** Document text **
※
Centering On The Human Person
In doing so, Spaemann endeavors to understand reality consistently and without neglecting its major spheres or dichotomizing it into an objective realm of mere nature and a subjective realm of freedom. His view of reality finds its centre in the human person. The person and his experience of self is, according to Spaemann, paradigmatic of our understanding of reality: ‘Personality is the paradigm for being — not as “something in general”, but as transcendence of objectivity “being in itself.”

To experience the claim that lies in the existence of the other person means fully to experience reality. The person freely relates to his nature. Or, as Robert Sokolowski has nicely summarized Spaemann’s view of the person: ‘As person we shepherd ourselves, and we must cultivate ourselves in accordance with the nature that we have.’ So nature and freedom do not provide philosophy with alternative, but with complementary, ‘foundations.’ They are, properly understood, intrinsically related to one another in the experience of the other and of the self as Selbstsein.

Reason and Reality
In providing a philosophy of the person, as we will see, Spaemann overcomes many of the important shortcomings of modernity and shows that reality cannot be fully understood on entirely modern premises. Reason, his argument goes, is related to reality. Reality however, is always already given. It is a gift of which we have to become more fully aware. It is already there and is not the product of our imagination and making. Consequently, it is not constructed or posited by human reason and autonomy, and cannot be understood adequately by means of an aprioristic philosophy of consciousness. Subjectivity and freedom, Spaemann argues, can only fully be understood if what precedes and limits them is not overlooked. Thus, the notions of nature and substance must not be lost sight of, for otherwise the subject is in danger of being reduced to a mere instantiation of sense perception and memories, and of freedom that has become its own measure.
※
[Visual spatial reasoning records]
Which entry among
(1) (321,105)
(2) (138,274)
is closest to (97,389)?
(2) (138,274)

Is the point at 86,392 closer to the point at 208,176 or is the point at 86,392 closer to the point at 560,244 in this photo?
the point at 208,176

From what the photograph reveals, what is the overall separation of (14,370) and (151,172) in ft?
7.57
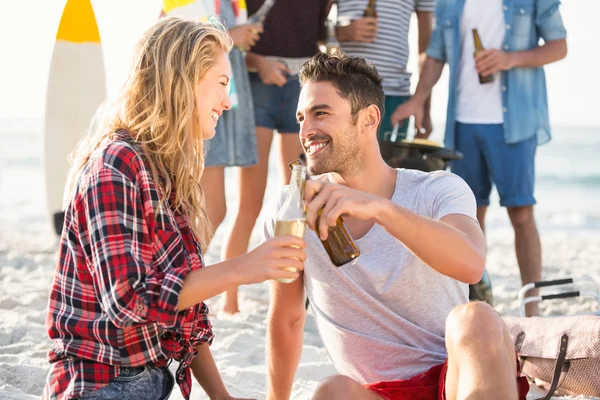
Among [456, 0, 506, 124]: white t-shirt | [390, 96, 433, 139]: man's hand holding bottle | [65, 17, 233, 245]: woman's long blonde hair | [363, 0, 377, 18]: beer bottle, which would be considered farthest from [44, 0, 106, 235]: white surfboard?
[65, 17, 233, 245]: woman's long blonde hair

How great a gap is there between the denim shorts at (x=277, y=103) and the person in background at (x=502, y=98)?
2.10 feet

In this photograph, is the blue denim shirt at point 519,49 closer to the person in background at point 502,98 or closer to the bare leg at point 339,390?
the person in background at point 502,98

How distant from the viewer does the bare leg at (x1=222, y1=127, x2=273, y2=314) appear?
5.14 m

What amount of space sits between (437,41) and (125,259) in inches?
146

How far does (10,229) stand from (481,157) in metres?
8.72

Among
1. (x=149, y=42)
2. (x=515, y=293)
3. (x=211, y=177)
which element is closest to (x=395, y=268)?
(x=149, y=42)

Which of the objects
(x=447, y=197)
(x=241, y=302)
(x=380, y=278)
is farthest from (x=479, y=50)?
(x=380, y=278)

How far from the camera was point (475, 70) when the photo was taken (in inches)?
207

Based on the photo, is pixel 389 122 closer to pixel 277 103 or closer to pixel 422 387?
pixel 277 103

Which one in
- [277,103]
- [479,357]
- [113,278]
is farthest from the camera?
[277,103]

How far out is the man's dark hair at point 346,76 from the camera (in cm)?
323

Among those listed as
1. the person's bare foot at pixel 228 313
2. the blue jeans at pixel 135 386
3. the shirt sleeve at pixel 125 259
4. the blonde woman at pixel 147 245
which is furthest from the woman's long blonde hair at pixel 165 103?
the person's bare foot at pixel 228 313

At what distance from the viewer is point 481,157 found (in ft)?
17.3

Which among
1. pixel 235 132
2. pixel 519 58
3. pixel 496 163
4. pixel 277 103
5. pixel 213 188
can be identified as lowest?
pixel 213 188
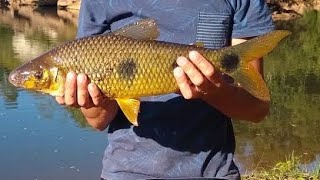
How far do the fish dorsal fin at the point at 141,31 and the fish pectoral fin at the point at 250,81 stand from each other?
0.30 meters

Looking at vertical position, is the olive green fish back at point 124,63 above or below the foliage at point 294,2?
above

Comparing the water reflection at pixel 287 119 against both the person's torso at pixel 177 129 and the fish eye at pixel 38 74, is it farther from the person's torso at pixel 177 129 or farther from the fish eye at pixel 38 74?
the fish eye at pixel 38 74

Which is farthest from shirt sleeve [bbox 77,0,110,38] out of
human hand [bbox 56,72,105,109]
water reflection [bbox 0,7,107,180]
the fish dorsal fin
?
water reflection [bbox 0,7,107,180]

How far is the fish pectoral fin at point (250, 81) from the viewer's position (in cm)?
220

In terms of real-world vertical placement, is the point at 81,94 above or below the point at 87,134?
above

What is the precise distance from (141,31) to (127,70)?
0.14 m

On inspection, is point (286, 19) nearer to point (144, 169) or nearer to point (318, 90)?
point (318, 90)

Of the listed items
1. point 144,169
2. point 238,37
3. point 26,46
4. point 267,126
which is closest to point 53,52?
point 144,169

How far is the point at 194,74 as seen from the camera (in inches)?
81.0

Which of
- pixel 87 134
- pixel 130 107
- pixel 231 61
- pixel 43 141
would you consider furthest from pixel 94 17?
pixel 87 134

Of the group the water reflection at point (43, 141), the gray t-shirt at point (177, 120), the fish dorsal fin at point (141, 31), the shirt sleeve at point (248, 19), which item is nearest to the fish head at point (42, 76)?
the fish dorsal fin at point (141, 31)

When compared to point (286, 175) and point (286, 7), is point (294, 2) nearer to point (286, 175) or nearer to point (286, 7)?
point (286, 7)

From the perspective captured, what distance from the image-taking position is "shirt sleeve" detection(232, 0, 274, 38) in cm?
256

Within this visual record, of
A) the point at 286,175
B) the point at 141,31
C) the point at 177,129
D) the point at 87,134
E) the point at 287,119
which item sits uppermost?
the point at 141,31
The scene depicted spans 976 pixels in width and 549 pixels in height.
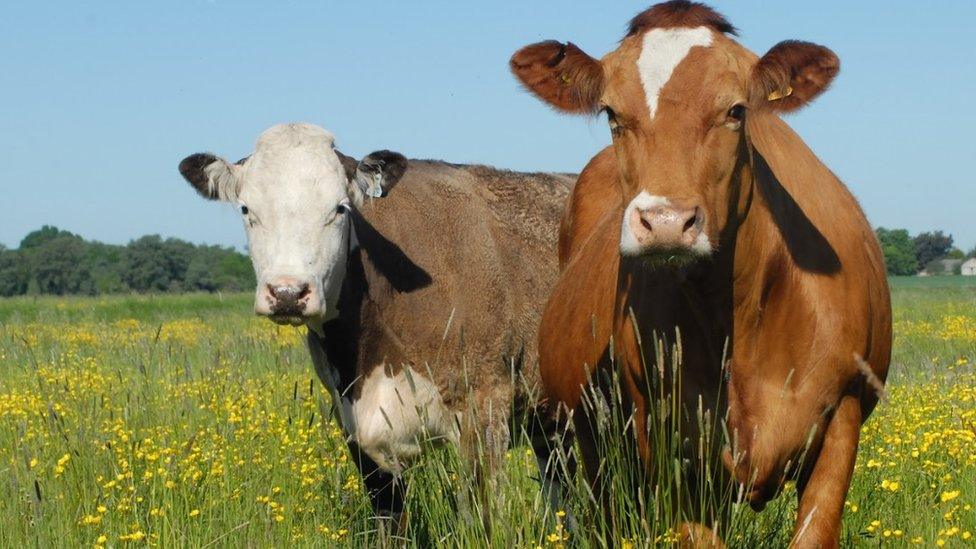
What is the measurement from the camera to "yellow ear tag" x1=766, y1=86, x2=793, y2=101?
13.5ft

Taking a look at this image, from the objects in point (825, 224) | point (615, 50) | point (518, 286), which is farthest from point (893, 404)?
point (615, 50)

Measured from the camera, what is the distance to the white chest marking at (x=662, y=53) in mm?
3922

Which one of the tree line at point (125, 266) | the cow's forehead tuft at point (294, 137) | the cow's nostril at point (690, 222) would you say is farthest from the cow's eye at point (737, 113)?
the tree line at point (125, 266)

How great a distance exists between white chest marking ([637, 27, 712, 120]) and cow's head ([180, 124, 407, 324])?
2279mm

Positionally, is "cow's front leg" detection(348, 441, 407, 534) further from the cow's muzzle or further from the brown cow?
the brown cow

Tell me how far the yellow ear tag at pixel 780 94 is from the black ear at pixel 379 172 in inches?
105

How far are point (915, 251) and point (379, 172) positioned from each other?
112 metres

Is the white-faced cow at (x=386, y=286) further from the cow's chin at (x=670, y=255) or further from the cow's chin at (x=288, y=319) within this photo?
the cow's chin at (x=670, y=255)

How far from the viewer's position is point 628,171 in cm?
399

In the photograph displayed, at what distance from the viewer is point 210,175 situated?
21.0 ft

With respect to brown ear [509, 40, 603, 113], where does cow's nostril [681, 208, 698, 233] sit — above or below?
below

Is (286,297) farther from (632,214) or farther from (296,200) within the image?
(632,214)

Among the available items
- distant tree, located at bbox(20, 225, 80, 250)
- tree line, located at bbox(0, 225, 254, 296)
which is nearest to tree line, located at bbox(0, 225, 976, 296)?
tree line, located at bbox(0, 225, 254, 296)

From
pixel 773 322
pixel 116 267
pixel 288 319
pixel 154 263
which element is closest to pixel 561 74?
pixel 773 322
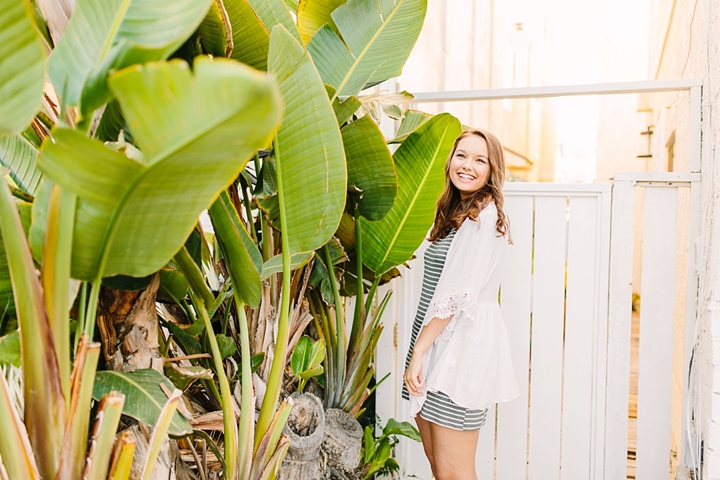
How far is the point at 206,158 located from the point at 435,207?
1220 mm

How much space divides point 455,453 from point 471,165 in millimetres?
879

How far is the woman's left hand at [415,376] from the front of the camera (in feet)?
5.32

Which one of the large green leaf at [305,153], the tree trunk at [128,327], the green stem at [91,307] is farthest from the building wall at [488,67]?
the green stem at [91,307]

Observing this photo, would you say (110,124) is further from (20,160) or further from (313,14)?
(313,14)

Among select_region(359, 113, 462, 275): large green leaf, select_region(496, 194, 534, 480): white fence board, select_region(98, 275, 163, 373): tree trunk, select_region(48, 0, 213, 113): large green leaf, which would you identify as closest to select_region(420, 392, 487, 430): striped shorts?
select_region(359, 113, 462, 275): large green leaf

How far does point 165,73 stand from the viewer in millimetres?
517

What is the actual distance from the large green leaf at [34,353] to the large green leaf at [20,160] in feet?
1.17

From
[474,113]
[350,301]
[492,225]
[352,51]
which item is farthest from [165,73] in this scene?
[474,113]

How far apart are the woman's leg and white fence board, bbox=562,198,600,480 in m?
0.69

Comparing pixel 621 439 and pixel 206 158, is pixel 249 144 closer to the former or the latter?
pixel 206 158

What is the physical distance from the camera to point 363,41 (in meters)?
1.36

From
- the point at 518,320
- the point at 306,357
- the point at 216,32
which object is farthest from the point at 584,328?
the point at 216,32

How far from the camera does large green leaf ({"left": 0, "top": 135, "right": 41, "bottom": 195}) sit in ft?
3.22

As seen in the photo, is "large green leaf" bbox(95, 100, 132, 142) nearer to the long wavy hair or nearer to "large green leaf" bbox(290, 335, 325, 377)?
"large green leaf" bbox(290, 335, 325, 377)
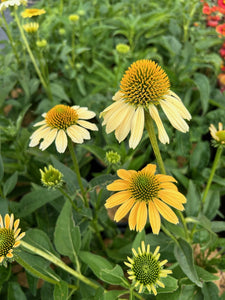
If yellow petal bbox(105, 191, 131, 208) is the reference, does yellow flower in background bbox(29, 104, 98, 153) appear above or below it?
above

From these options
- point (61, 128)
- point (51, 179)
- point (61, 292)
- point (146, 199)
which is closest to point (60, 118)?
point (61, 128)

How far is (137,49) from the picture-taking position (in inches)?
52.8

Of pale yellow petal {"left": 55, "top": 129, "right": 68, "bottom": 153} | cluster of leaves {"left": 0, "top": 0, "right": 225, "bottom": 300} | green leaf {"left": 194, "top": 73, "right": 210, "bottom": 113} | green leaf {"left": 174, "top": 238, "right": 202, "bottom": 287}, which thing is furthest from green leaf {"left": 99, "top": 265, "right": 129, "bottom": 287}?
green leaf {"left": 194, "top": 73, "right": 210, "bottom": 113}

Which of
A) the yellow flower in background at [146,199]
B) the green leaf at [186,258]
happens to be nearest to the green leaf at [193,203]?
the green leaf at [186,258]

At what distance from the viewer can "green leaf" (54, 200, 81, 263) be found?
22.7 inches

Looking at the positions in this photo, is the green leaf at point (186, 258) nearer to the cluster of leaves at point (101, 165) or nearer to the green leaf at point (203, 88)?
the cluster of leaves at point (101, 165)

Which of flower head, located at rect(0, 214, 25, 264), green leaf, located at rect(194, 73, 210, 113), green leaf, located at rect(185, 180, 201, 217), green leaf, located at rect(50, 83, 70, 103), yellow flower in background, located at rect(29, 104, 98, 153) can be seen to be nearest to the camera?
flower head, located at rect(0, 214, 25, 264)

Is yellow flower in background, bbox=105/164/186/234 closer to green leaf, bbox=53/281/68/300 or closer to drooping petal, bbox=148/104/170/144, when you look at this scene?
drooping petal, bbox=148/104/170/144

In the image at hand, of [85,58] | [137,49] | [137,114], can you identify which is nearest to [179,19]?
[137,49]

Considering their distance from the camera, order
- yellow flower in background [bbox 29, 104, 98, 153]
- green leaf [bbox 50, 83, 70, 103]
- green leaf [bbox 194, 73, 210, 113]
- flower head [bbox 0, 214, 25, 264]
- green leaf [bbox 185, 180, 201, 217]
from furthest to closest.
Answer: green leaf [bbox 50, 83, 70, 103] < green leaf [bbox 194, 73, 210, 113] < green leaf [bbox 185, 180, 201, 217] < yellow flower in background [bbox 29, 104, 98, 153] < flower head [bbox 0, 214, 25, 264]

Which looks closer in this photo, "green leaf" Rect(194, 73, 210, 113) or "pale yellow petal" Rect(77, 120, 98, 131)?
"pale yellow petal" Rect(77, 120, 98, 131)

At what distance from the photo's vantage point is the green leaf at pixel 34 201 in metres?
0.65

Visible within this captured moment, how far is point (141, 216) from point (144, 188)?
4 centimetres

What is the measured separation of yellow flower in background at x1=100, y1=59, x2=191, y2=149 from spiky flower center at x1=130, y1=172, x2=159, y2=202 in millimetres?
73
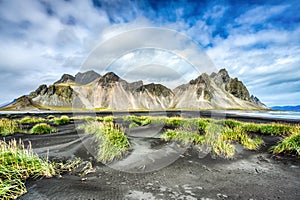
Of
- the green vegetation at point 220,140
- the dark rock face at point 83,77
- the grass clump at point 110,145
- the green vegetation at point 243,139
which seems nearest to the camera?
the grass clump at point 110,145

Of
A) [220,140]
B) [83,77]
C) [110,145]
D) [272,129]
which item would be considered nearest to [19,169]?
[110,145]

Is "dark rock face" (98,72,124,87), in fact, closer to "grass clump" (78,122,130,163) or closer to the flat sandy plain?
"grass clump" (78,122,130,163)

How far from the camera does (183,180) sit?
6.32 metres

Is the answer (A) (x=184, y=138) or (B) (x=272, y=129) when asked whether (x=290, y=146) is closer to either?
(A) (x=184, y=138)

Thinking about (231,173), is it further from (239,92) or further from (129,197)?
(239,92)

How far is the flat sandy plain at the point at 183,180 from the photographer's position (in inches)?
202

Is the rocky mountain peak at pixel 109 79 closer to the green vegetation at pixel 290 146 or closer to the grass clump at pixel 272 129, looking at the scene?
the grass clump at pixel 272 129

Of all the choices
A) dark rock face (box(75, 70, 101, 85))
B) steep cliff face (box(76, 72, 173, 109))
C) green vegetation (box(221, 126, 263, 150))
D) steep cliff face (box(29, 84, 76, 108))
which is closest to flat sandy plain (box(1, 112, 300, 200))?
green vegetation (box(221, 126, 263, 150))

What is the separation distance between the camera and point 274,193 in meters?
5.44

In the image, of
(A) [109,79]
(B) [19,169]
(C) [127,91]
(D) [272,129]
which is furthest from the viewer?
(A) [109,79]

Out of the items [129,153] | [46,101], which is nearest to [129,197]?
[129,153]

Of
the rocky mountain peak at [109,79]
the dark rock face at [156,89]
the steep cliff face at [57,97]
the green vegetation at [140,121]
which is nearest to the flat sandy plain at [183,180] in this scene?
the green vegetation at [140,121]

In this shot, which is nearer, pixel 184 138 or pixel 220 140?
pixel 220 140

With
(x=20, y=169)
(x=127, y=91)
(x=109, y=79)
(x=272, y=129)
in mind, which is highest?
(x=109, y=79)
※
** Task requirements **
1) Reproduce the full passage on Spaemann's philosophy of the person, word for word.
2) Pick out each line of the records that contains the word "vertical". Matches must agree in case.

** Task answers **
1)
Centering On The Human Person
In doing so, Spaemann endeavors to understand reality consistently and without neglecting its major spheres or dichotomizing it into an objective realm of mere nature and a subjective realm of freedom. His view of reality finds its centre in the human person. The person and his experience of self is, according to Spaemann, paradigmatic of our understanding of reality: ‘Personality is the paradigm for being — not as “something in general”, but as transcendence of objectivity “being in itself.”

To experience the claim that lies in the existence of the other person means fully to experience reality. The person freely relates to his nature. Or, as Robert Sokolowski has nicely summarized Spaemann’s view of the person: ‘As person we shepherd ourselves, and we must cultivate ourselves in accordance with the nature that we have.’ So nature and freedom do not provide philosophy with alternative, but with complementary, ‘foundations.’ They are, properly understood, intrinsically related to one another in the experience of the other and of the self as Selbstsein.

Reason and Reality
In providing a philosophy of the person, as we will see, Spaemann overcomes many of the important shortcomings of modernity and shows that reality cannot be fully understood on entirely modern premises. Reason, his argument goes, is related to reality. Reality however, is always already given. It is a gift of which we have to become more fully aware. It is already there and is not the product of our imagination and making. Consequently, it is not constructed or posited by human reason and autonomy, and cannot be understood adequately by means of an aprioristic philosophy of consciousness. Subjectivity and freedom, Spaemann argues, can only fully be understood if what precedes and limits them is not overlooked. Thus, the notions of nature and substance must not be lost sight of, for otherwise the subject is in danger of being reduced to a mere instantiation of sense perception and memories, and of freedom that has become its own measure.

2)
Looking at vertical position, is the olive green fish back at point 124,63 above or below the foliage at point 294,2?
In terms of real-world vertical placement, is the point at 81,94 above or below the point at 87,134?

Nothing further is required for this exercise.